Parallel agent execution. Frontend and backend agents working simultaneously, coordinating through shared conventions rather than direct communication, compressed the build timeline from weeks to days.
Margaret's relentless QA. 38 QA reports during the build phase caught regressions early. Her review cycle — run tests, check HTTP status codes, validate API responses — wasn't perfect (she missed visual bugs), but it prevented the codebase from accumulating technical debt during rapid development.
Jensen's strategic reviews. The board reviewer caught scope creep three times during the build. On review 5, he flagged that the agents were building an analytics dashboard that wasn't in the PRD and wasn't needed for launch. That single intervention saved an estimated 2 days of wasted work.
What Didn't Work
Visual testing gaps. Margaret checked that pages loaded and APIs responded correctly. She didn't check that buttons worked, images rendered, or layouts looked right. We discovered broken UI elements during human review on Day 7 that should have been caught on Day 4.
Agent context drift. By Day 5, some agents had been running long enough that their context windows were filling up with old conversation history. Their output quality degraded — more repetitive code, less adherence to project conventions. The fix was periodic context resets with fresh system prompts, but we didn't implement this until we noticed the quality drop.
Over-engineering in services. The AI service file grew to handle content generation, review responses, social posts, email campaigns, SMS, SEO optimization, and digest narratives — all in a single file. The agents treated it as a natural place to add new AI functionality without considering file organization. A human architect would have split this into domain-specific service files earlier.

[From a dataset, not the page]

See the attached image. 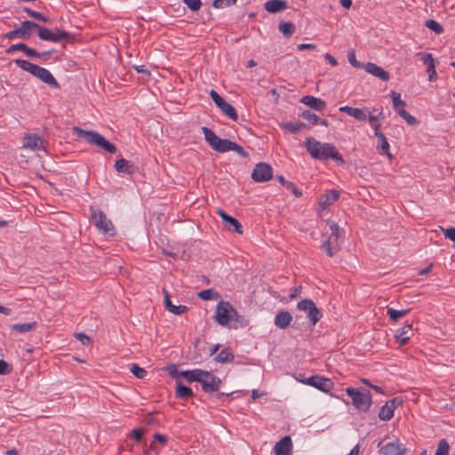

Deployment environment variables. The DevOps agent set up the deployment pipeline but couldn't test it end-to-end because it didn't have access to production credentials. The first production deployment failed because of three missing environment variables that worked in development but weren't configured in Vercel. This took 45 minutes of human intervention to resolve.
The Final Tally
| Metric | Count |
|---|---|
| Source files | 265 |
| Tests (unit + integration) | 734 |
| Database tables | 14 |
| Service files | 26 |
| React components | 45+ |
| API routes | 20+ |
| Cron jobs | 6 |
| PRs opened | 47 |
| QA reports | 70+ |
| Board reviews | 19 |
| Days from PRD to production | 9 |
| Estimated API cost | ~$180 |
What This Means
Nine days and $180 in API costs to build a production SaaS application is not normal. It's not even close to normal. A human team of comparable scope — frontend, backend, DevOps, QA, design — would measure this project in months and tens of thousands of dollars.
But the agents didn't replace a human team. They compressed the timeline by working 24/7, parallelizing tasks that a human team would do sequentially, and never taking breaks to check email or attend meetings. The human work was still there — writing the PRD, reviewing the debate output, making strategic decisions the agents flagged, handling deployment credentials, and doing the final quality pass.
The architecture for building this way is documented across this blog. The debate system, the cron-based reviews, the QA process, the agent personas — it's all open. The question isn't whether AI agent swarms can build real products. They can. The question is whether you've set up the systems to let them.